Some of you may know that I will be on a sabbatical till February, simply because I desperately need time to recover from my post-italy syndrome and to reconsider my next career move. Honestly, I have absolutely no idea as to what I should do next. My ex-company is hunting me down and I am still giving them the blank look.
This has to be my most listless start to a New Year.
Apart from the usual soul-searching and wallowing.... I've also been stalking 4 grown men who are currently residing at the Shangri-La. As they say, the groupie blood will always dwell in me.
I clubbed with the supposed MAN OF MY DREAMS at Velvet Underground. The man I've been lusting over the past 2 years. The man who reigned my bedroom walls. The man who surpassed the great Iker Casillas in my romantic fantasies.
Thing is... I didn't collapse in ecstasy as I initially I thought I would have if I met Sebastien Izambard in flesh and blood.
In fact, I was actually quite appalled at how red his face was.
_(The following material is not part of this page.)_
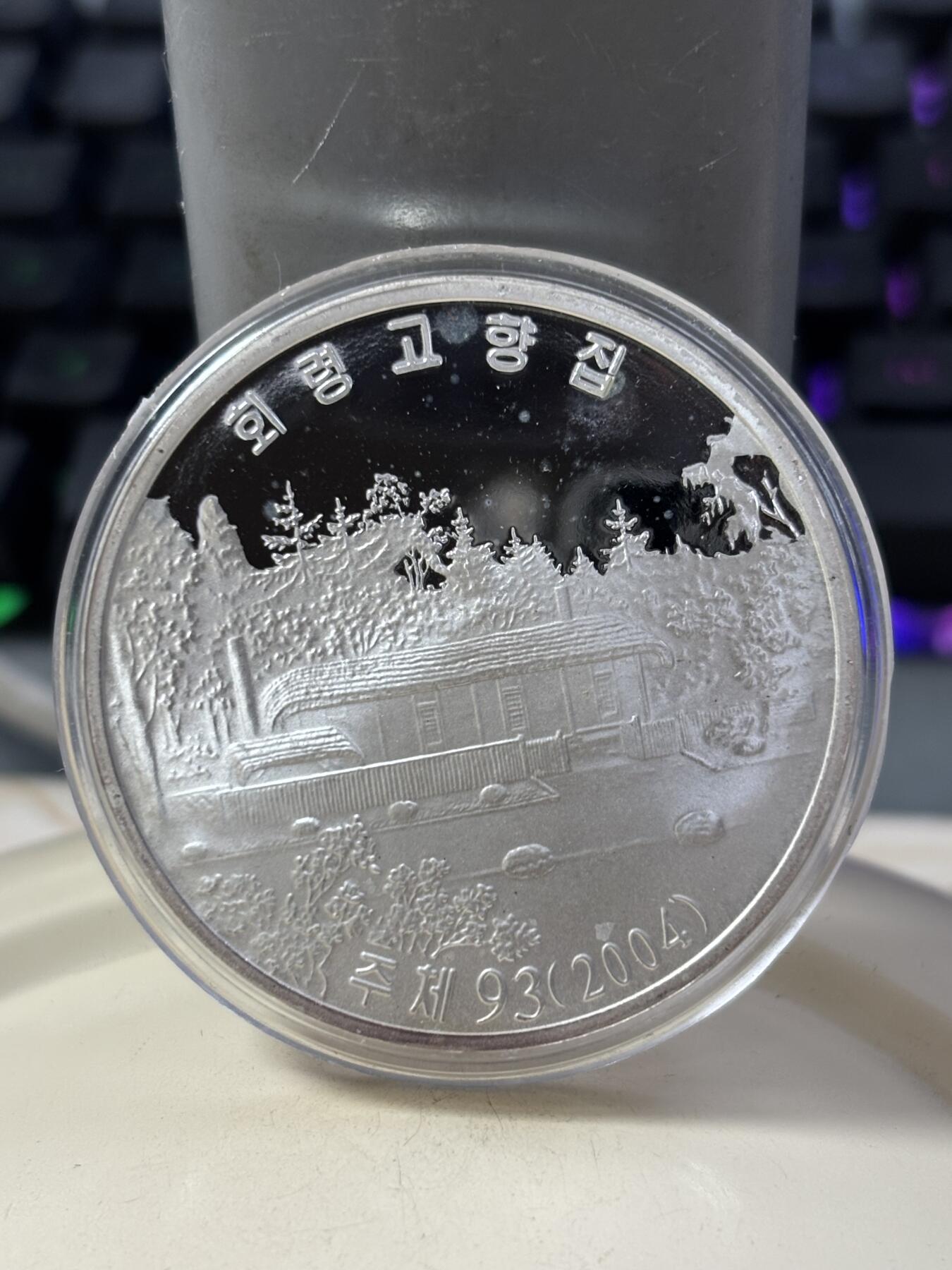 第185期拍卖 朝鲜2004年金正日故居42.216克纪念银币，999银，银价631元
I think it is all that hardcore frying under the equator. And his girlfriend was throwing herself all over him.
SUCH A TURN OFF.
But I realised something pretty important. Despite all that glam and good looks, I will be a thousand times happier if I could meet a certain man who is currently a few thousand miles away from me.
Yes. You'd guess it right. I am stalking Il Divo because I thought it would replace someone whom I've just lost. Boy, I was so wrong. No one can ever replace the man who saw through my imperfections and gave me a chance to love and be happy.
Truth is, I am still grieving. From the moment I left Perugia I knew that life will never be the same.
I miss the simple life. By returning to KL, I am faced with social obligations. I've been thrown back into the world of materialistic socialites who are as fake as plastics can be. People who will judge you by the way you look. People who will only talk to you if they thought that you are related to an influential figure. People who will abandon you when you are of no use to them.
Let's just treasure the best memories from 2006 and face 2007 with a courageous smile.